Physical Therapy is an essential part of medical practitioners to have as a skill. People of a range of ages and demographics require physical therapy since it has become common for people to use such techniques regularly. It is usually complicated for the physical therapist to understand how to bill a person since it depends on many different variables. Besides, it is to bill a patient who has medical insurance.

Usually, billing for physical therapy for people who are medically insured is expensive. This is because it takes a certain level of backup checks to understand whether the patient has medical coverage to cover the physical therapy billing.

Requirements

To be given an insurance billing, the patient first needs to have medical insurance. Since medical insurance is of different price brackets, the physical therapist must check whether the insurance company can cover the services’ expense. The way how it works is that the insurance contract must accommodate the reason for physical therapy. This will allow the patient to be charged mediocrely and get reimbursed for the insurance company’s set amount. Ultimately, the patient then pays the final amount to the physical therapist.

In addition, many other variables add to the billing and costing of a physical therapist.

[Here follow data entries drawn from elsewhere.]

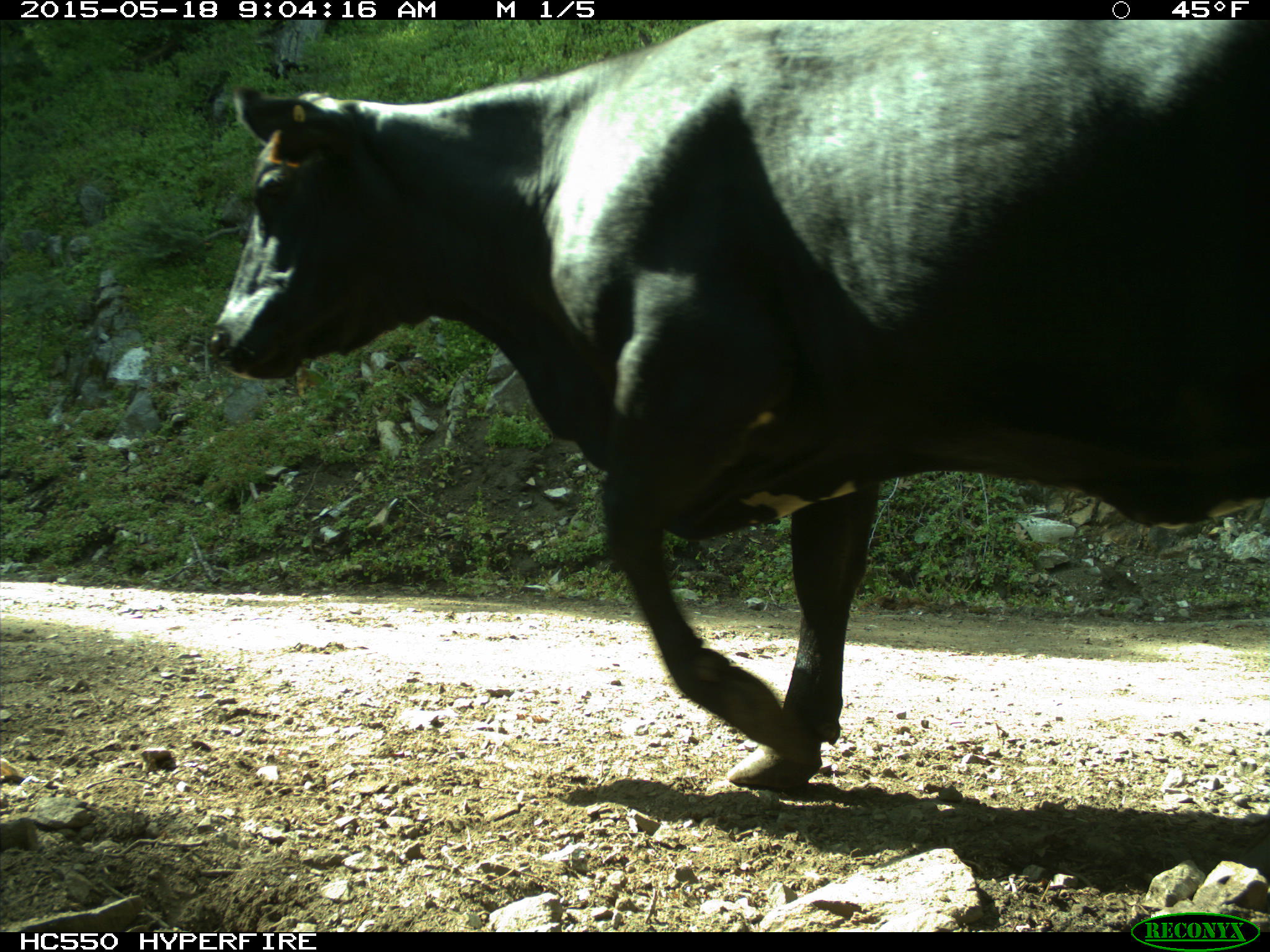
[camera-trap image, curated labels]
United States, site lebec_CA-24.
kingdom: Animalia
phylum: Chordata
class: Mammalia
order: Artiodactyla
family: Bovidae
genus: Bos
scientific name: Bos taurus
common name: domestic cow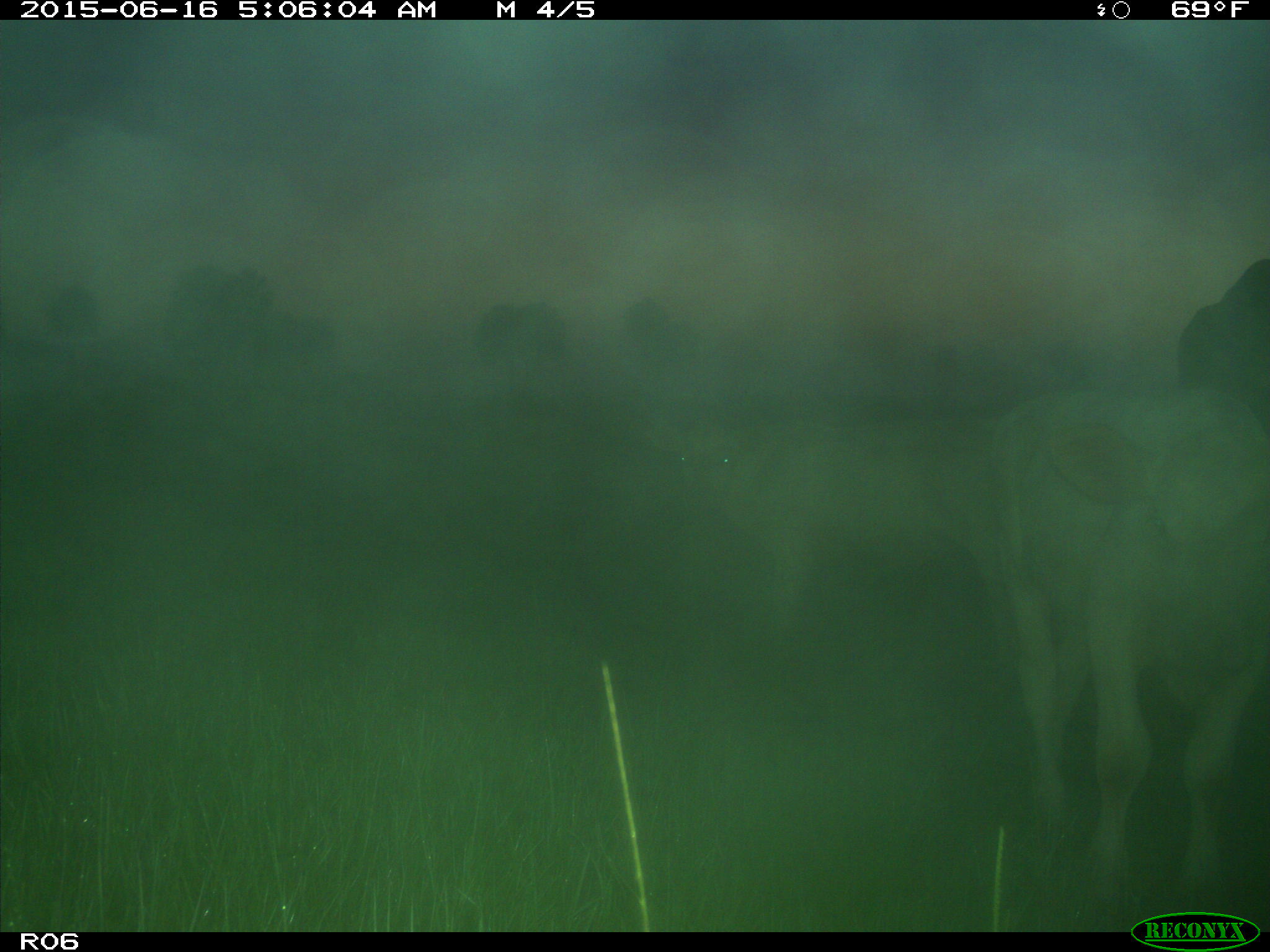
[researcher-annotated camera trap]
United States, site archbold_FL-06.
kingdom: Animalia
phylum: Chordata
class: Mammalia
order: Artiodactyla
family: Bovidae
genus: Bos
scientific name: Bos taurus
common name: domestic cow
Bos taurus (domestic cow).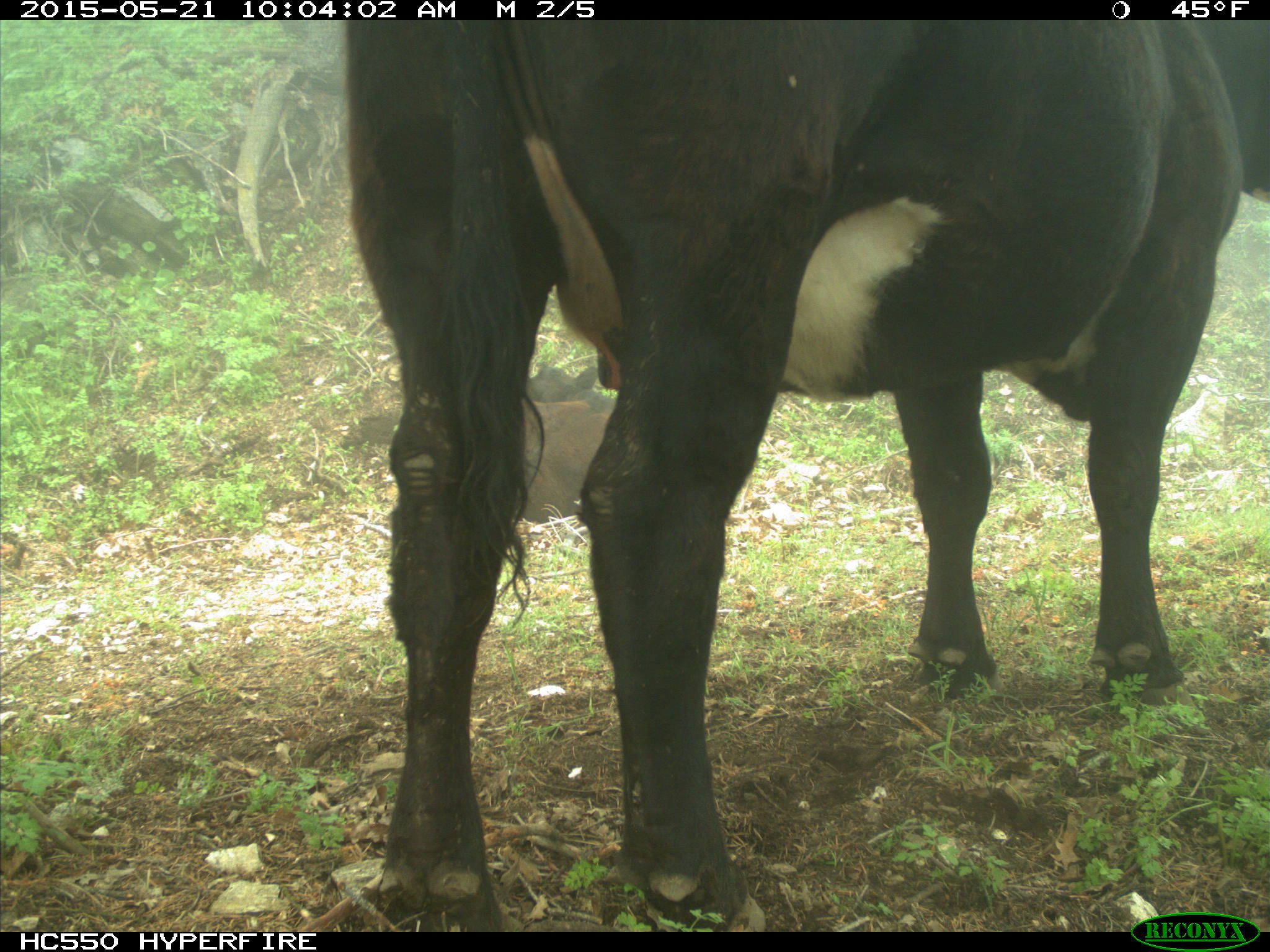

Some of them are as follows:

Billable Time

This is generally the time a medical worker has spent on providing physical therapist services. The labor hours spent in providing services, making suggestions for medications, and recommending a further action plan are all parts of the services that may render an expert’s abilities and time. Hence, all these variables are a part of the method in building a billing plan. This allows the therapist to tweak the case according to the complexity and time in formulating a bill.

One-on-One vs. Group Service

Usually, the physical therapist asks their client to attend a collaborative class where people with similar diagnostics come and perform physical improvement activities. This method usually results as a cheaper and way more motivating method than the One-on-One method. However, in the One-on-one approach, the patient or the client receives undivided attention, which helps both the patient and the therapist have better control over things; hence, the therapist’s primary service is of better quality. Nevertheless, this method is much more expensive in comparison to group service.

Credentialing

Therapists who are credentialed by some insurance companies usually have better skills and can provide better services. These people have a better client-base; hence, it is challenging the get their attention. Therefore, these therapists bill more than an uncredentialed therapist. Thus, this is one of the factors to notice while billing.

Copays

Copays are a fixed amount covered by the patient to the service provider before the actual service is availed. The idea is such that many therapists ignore Copays and ignore it. However, some people don’t since it has a legal stipulation and therefore, must not be overlooked.